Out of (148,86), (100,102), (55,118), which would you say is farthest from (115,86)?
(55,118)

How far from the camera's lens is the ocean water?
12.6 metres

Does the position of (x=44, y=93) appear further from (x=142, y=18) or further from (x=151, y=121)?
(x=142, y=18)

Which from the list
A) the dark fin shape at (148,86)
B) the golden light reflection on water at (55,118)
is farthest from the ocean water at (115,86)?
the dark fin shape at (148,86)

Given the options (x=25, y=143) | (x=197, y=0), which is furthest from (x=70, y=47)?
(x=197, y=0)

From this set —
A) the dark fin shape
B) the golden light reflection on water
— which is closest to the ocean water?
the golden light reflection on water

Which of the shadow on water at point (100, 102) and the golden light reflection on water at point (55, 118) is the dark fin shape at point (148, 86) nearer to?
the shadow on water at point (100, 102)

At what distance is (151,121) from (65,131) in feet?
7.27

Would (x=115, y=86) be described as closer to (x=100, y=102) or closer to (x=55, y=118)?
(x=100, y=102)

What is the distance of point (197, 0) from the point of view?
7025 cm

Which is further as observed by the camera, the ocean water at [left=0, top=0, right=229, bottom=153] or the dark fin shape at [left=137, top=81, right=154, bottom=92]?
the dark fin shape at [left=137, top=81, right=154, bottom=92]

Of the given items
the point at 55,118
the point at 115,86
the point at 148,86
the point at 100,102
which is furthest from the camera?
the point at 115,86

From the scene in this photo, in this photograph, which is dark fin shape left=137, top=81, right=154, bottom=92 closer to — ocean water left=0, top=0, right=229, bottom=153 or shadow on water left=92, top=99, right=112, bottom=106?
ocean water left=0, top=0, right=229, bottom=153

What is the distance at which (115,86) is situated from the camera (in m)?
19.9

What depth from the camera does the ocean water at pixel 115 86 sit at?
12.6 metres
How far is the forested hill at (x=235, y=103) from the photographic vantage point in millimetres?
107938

§ **Aim**
Convert the items above into a JSON list of strings with one string per line, leaving out blank lines.

§ **Full response**
[
  "Out of (148,86), (100,102), (55,118), which would you say is farthest from (115,86)?",
  "(55,118)",
  "How far from the camera's lens is the ocean water?",
  "12.6 metres",
  "Does the position of (x=44, y=93) appear further from (x=142, y=18) or further from (x=151, y=121)?",
  "(x=142, y=18)",
  "Which from the list",
  "A) the dark fin shape at (148,86)",
  "B) the golden light reflection on water at (55,118)",
  "is farthest from the ocean water at (115,86)?",
  "the dark fin shape at (148,86)",
  "Given the options (x=25, y=143) | (x=197, y=0), which is furthest from (x=70, y=47)?",
  "(x=197, y=0)",
  "From this set —",
  "A) the dark fin shape",
  "B) the golden light reflection on water",
  "— which is closest to the ocean water?",
  "the golden light reflection on water",
  "Which of the shadow on water at point (100, 102) and the golden light reflection on water at point (55, 118) is the dark fin shape at point (148, 86) nearer to?",
  "the shadow on water at point (100, 102)",
  "At what distance is (151,121) from (65,131) in feet?",
  "7.27",
  "Would (x=115, y=86) be described as closer to (x=100, y=102) or closer to (x=55, y=118)?",
  "(x=100, y=102)",
  "What is the distance of point (197, 0) from the point of view?",
  "7025 cm",
  "Which is further as observed by the camera, the ocean water at [left=0, top=0, right=229, bottom=153] or the dark fin shape at [left=137, top=81, right=154, bottom=92]?",
  "the dark fin shape at [left=137, top=81, right=154, bottom=92]",
  "Of the given items",
  "the point at 55,118",
  "the point at 115,86",
  "the point at 148,86",
  "the point at 100,102",
  "which is furthest from the camera?",
  "the point at 115,86",
  "From the scene in this photo, in this photograph, which is dark fin shape left=137, top=81, right=154, bottom=92 closer to — ocean water left=0, top=0, right=229, bottom=153 or shadow on water left=92, top=99, right=112, bottom=106?",
  "ocean water left=0, top=0, right=229, bottom=153",
  "What is the distance at which (115,86) is situated from the camera (in m)?",
  "19.9",
  "What depth from the camera does the ocean water at pixel 115 86 sit at?",
  "12.6 metres",
  "How far is the forested hill at (x=235, y=103) from the photographic vantage point in millimetres?",
  "107938"
]